The meeting of rectors highlighted the significance of training education professionals for the formation of students as part of the Cuban-Angolan cooperation in the field.
Education in Angola has four years of compulsory, free primary education which began at age seven, and secondary education which began at age eleven, lasting eight years. Basic adult literacy continues to be extremely low, but there are conflicting figures from government and other sources. It is difficult to assess not only literacy but also other educational needs. Statistics from UNICEF estimate adult literacy to be 56 percent for males and 29 percent for women.
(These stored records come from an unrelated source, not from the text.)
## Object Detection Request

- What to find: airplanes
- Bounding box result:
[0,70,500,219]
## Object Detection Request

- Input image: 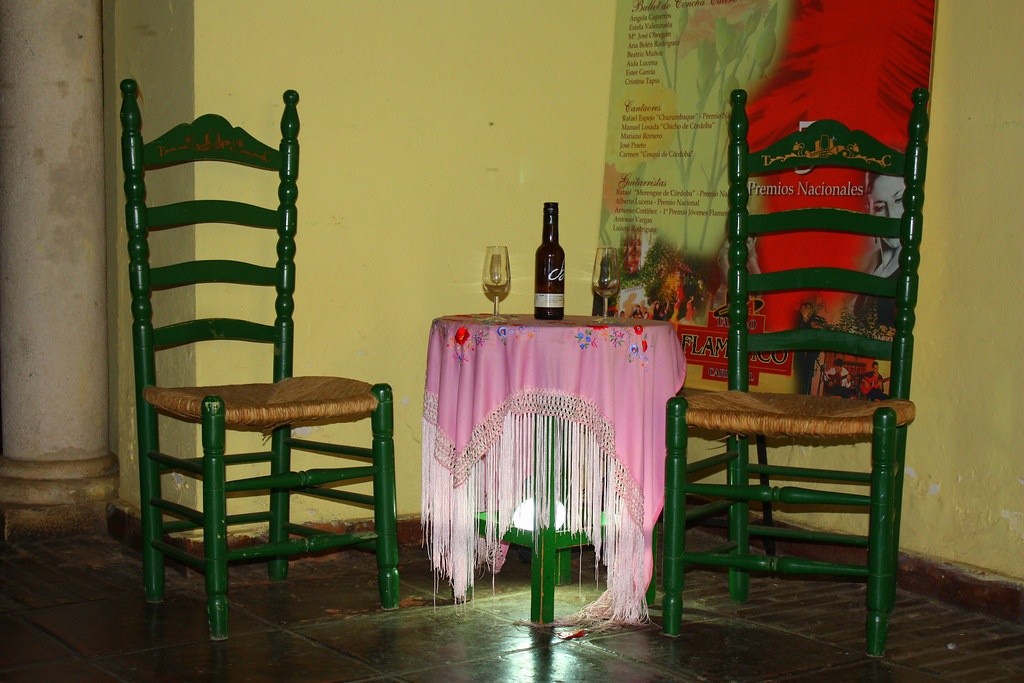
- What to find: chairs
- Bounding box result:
[658,88,929,659]
[119,77,403,641]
Education in Cuba has been a highly ranked system for many years. The University of Havana was founded in 1727 and there are a number of other well-established colleges and universities. Following the 1959 revolution, the Castro government nationalized all educational institutions, and created a system operated entirely by the government.
Education expenditures continue to receive high priority, as Cuba spends 10 percent of its central budget on education, compared with 4 percent in the United Kingdom and just 2 percent in the United States, according to Unesco.
More than 2,100 Angolan youngsters have graduated from Cuban universities in recent years, and more than 650 Angolans are doing studies in Cuba now.
This collaboration started in the 80s through the University of Angola, the only existing at the time.
There are 894 Cuban professors in Angolan universities now, teaching more than 30.000 students countrywide.
Some 4,000 Cuban workers are contributing to the process of national Angolan reconstruction in the fields of education, health and construction.